I’m trying to determine what the prize for winning should be. Would you play for \$10? For \$100? I think I have determined the probability of winning to be about 1.54%, which would suggest a prize of about \$65 if the game is to be a fair game.

I am expecting this to be wrong, but this is how I determined the determined the probability of winning. On the first roll, you cannot lose; any result will allow you to roll again. On the second roll, there is a $\frac{1}{6}$ probability of losing by rolling what was previously rolled. This suggests the second roll has a $\frac{5}{6}$ probability of success (allowing you to roll again). Likewise, the third roll has a $\frac{2}{6}$ probability of rolling a duplicate, so the third roll has a $\frac{2}{3}$ probability of winning. Following this logic through, the probability of winning is $\frac{5}{6} \cdot \frac{2}{3} \cdot \frac{1}{2} \cdot \frac{1}{3} \cdot \frac{1}{6} = \frac{10}{648} = \frac{5}{324} \approx 0.0154 = 1.54\%$. Does that seem right to you?

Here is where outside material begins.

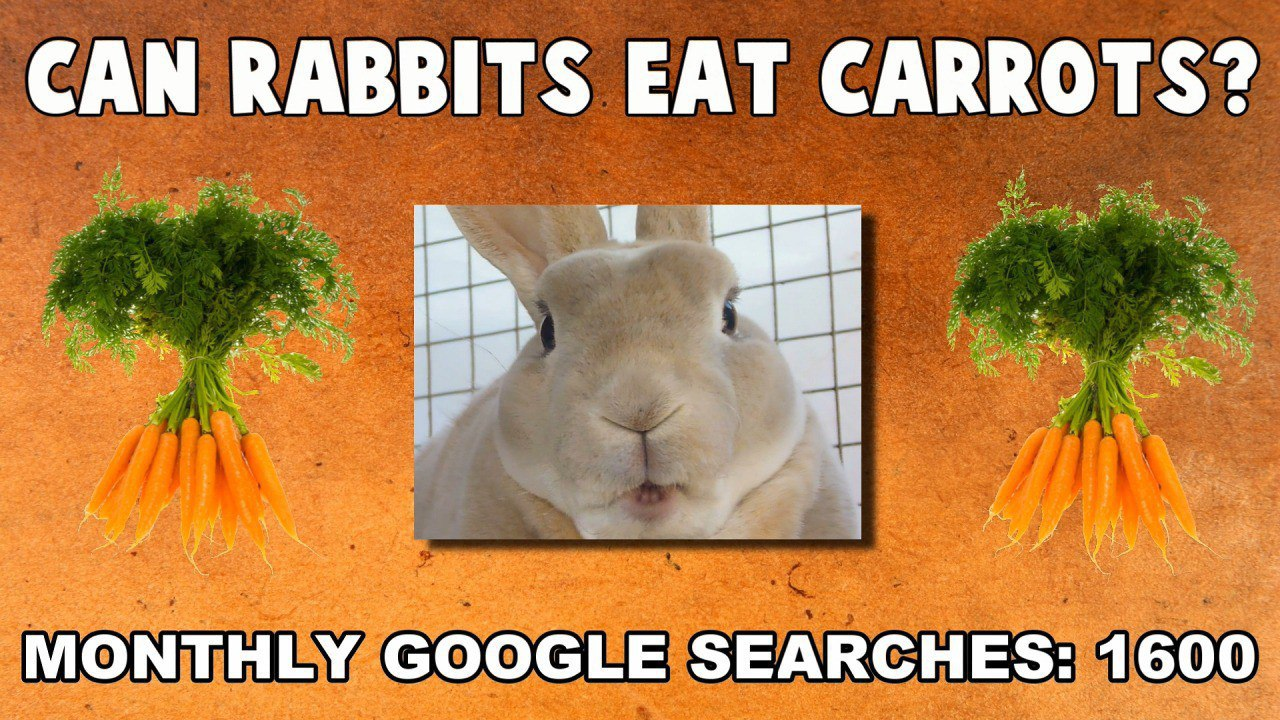Can rabbits eat carrots?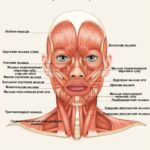 плакат мышцы лица и шеи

Yes, that is the right answer and your argument is valid. Here is another way of thinking about the problem.

How many 'winning' outcomes are there? To win, we need the numbers $1, 2, \ldots, 6$ in some order, so there are $6!$ winning outcomes.

How many outcomes are there? Each roll has $6$ outcomes, and all the rolls are independent, so there are $6^6$ possible outcomes.

Hence the answer is $\frac{6!}{6^6} = \frac{5}{324}$.

It's worth noting that if you don't reduce your fractions, your calculation becomes $\frac{5}{6} \times \frac{4}{6} \times \cdots \times \frac{1}{6}$ and then it is clear that the answers are the same.